Records of scene-based questions
+ + + + + + +

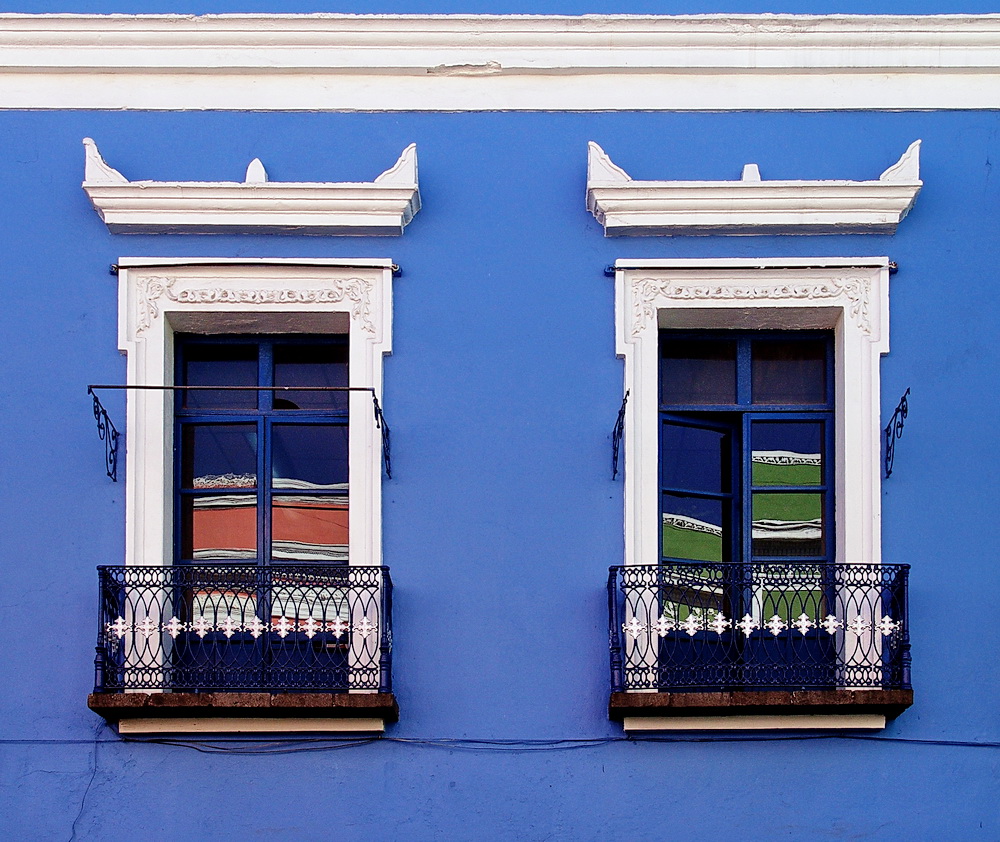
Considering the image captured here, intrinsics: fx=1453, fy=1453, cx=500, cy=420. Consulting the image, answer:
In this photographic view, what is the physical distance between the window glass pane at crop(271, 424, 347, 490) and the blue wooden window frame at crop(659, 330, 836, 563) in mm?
1874

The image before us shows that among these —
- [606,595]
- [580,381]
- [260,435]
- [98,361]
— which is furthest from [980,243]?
[98,361]

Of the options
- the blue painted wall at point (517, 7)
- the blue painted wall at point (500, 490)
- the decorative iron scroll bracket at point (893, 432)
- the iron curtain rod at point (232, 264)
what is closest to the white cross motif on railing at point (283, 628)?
the blue painted wall at point (500, 490)

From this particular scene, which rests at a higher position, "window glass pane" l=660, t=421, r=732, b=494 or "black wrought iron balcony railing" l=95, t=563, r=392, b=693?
"window glass pane" l=660, t=421, r=732, b=494

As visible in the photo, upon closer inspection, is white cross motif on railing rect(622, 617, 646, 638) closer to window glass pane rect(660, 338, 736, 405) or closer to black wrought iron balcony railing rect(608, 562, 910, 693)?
black wrought iron balcony railing rect(608, 562, 910, 693)

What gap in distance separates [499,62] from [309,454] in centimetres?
250

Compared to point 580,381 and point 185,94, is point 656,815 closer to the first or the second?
point 580,381

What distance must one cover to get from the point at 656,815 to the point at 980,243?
367 centimetres

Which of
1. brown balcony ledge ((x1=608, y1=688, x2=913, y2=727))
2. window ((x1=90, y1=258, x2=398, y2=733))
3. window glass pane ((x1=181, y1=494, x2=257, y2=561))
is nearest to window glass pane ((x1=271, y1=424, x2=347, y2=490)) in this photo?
window ((x1=90, y1=258, x2=398, y2=733))

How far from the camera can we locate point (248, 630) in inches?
300

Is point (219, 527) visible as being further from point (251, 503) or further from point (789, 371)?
point (789, 371)

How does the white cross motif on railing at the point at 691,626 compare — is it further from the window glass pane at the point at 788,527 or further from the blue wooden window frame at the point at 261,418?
Result: the blue wooden window frame at the point at 261,418

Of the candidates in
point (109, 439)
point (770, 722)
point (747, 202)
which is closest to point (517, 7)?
→ point (747, 202)

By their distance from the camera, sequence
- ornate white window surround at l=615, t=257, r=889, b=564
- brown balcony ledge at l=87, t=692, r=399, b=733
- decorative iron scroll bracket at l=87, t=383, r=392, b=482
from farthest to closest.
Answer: ornate white window surround at l=615, t=257, r=889, b=564 < decorative iron scroll bracket at l=87, t=383, r=392, b=482 < brown balcony ledge at l=87, t=692, r=399, b=733

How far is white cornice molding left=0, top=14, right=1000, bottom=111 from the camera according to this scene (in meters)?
8.27
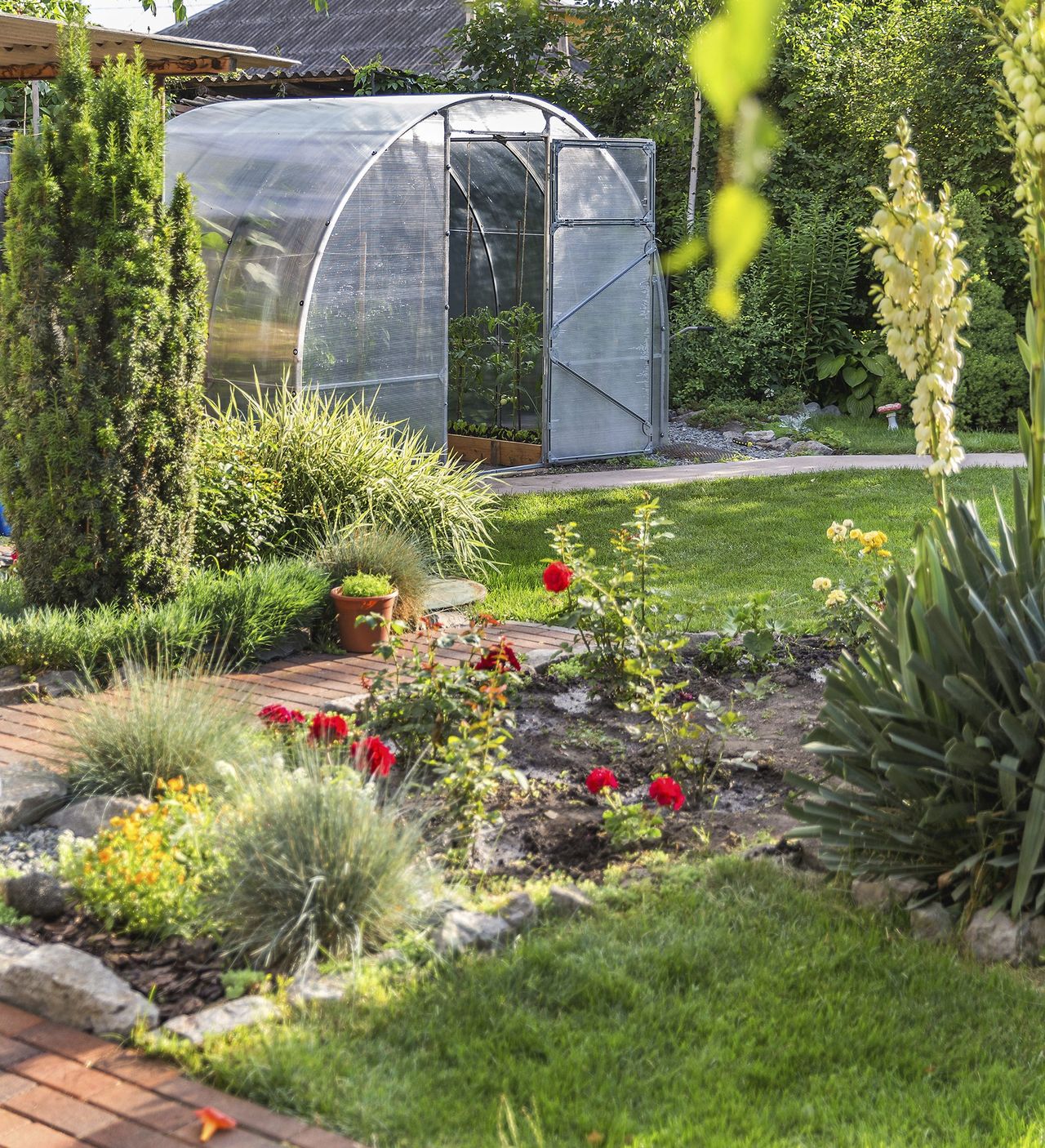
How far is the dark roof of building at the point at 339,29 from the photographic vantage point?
2125 centimetres

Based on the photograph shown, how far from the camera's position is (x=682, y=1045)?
2.93 meters

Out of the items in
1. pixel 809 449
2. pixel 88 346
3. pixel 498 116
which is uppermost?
pixel 498 116

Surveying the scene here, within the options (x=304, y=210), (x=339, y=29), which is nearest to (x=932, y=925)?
(x=304, y=210)

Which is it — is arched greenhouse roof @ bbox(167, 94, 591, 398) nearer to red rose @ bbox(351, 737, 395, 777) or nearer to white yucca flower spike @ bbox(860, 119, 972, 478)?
red rose @ bbox(351, 737, 395, 777)

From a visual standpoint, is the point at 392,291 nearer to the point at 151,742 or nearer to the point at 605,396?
the point at 605,396

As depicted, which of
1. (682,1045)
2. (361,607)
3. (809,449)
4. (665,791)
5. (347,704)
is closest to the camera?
(682,1045)

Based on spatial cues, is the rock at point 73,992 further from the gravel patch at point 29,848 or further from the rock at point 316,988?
the gravel patch at point 29,848

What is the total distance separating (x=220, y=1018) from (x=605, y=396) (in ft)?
31.3

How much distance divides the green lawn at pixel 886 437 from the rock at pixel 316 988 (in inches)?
399

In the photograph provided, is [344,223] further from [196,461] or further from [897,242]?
[897,242]

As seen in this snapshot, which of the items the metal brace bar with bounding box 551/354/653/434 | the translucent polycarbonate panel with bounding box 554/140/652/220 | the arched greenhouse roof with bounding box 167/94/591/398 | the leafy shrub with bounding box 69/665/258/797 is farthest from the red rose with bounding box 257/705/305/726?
the translucent polycarbonate panel with bounding box 554/140/652/220

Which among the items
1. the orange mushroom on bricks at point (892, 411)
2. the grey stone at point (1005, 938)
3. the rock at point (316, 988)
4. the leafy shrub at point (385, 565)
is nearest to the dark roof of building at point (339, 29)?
the orange mushroom on bricks at point (892, 411)

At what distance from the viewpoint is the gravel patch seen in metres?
3.90

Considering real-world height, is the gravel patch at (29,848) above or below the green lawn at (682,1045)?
above
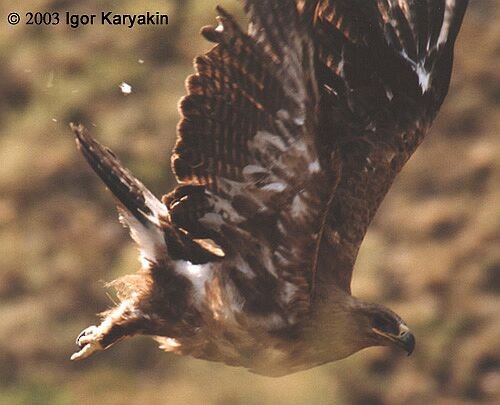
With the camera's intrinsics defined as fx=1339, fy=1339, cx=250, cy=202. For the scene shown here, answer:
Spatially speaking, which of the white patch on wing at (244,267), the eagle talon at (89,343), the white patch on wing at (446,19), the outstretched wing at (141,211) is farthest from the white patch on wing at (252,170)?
the white patch on wing at (446,19)

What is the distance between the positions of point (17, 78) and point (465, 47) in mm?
3816

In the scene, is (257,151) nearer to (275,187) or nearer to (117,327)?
(275,187)

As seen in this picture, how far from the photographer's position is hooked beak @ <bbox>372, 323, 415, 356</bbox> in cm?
611

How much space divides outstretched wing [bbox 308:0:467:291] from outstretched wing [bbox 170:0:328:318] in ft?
1.74

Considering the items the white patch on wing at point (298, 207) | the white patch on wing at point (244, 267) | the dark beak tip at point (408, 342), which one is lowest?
the dark beak tip at point (408, 342)

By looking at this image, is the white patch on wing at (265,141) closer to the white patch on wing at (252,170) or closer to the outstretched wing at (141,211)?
the white patch on wing at (252,170)

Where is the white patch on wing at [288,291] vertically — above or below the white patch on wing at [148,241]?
below

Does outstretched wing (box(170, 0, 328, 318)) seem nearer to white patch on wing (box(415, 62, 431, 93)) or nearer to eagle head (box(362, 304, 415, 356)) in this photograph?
eagle head (box(362, 304, 415, 356))

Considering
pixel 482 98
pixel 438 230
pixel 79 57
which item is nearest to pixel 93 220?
pixel 79 57

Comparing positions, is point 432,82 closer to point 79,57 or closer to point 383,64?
point 383,64

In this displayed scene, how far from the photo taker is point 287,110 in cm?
526

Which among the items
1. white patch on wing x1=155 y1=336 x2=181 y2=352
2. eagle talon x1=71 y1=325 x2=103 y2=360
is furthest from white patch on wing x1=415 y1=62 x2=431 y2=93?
eagle talon x1=71 y1=325 x2=103 y2=360

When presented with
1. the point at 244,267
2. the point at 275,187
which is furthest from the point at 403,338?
the point at 275,187

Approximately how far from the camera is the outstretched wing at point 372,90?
5.95 meters
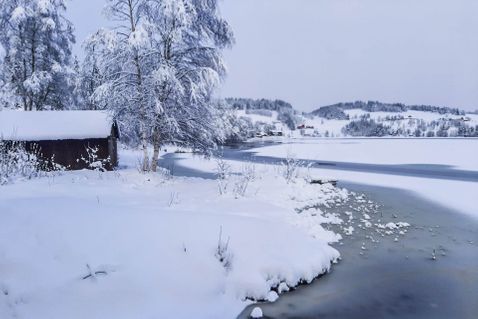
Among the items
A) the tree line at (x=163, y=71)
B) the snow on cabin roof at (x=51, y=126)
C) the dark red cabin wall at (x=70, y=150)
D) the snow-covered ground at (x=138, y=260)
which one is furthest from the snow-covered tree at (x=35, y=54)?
the snow-covered ground at (x=138, y=260)

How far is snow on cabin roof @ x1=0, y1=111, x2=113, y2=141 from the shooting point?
17.6 m

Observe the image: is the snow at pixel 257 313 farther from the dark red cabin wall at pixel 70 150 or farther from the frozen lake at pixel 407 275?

+ + + + + + +

TASK REQUIREMENTS: Quote exactly what appears from the line containing "How far is snow" through the final line of the listing above, including both of those lines.

EXERCISE RESULT:
How far is snow on cabin roof @ x1=0, y1=111, x2=113, y2=141 from the shooting point?
17.6 m

Observe the image: is the snow at pixel 257 313 farther from the dark red cabin wall at pixel 70 150 or farther from the frozen lake at pixel 407 275?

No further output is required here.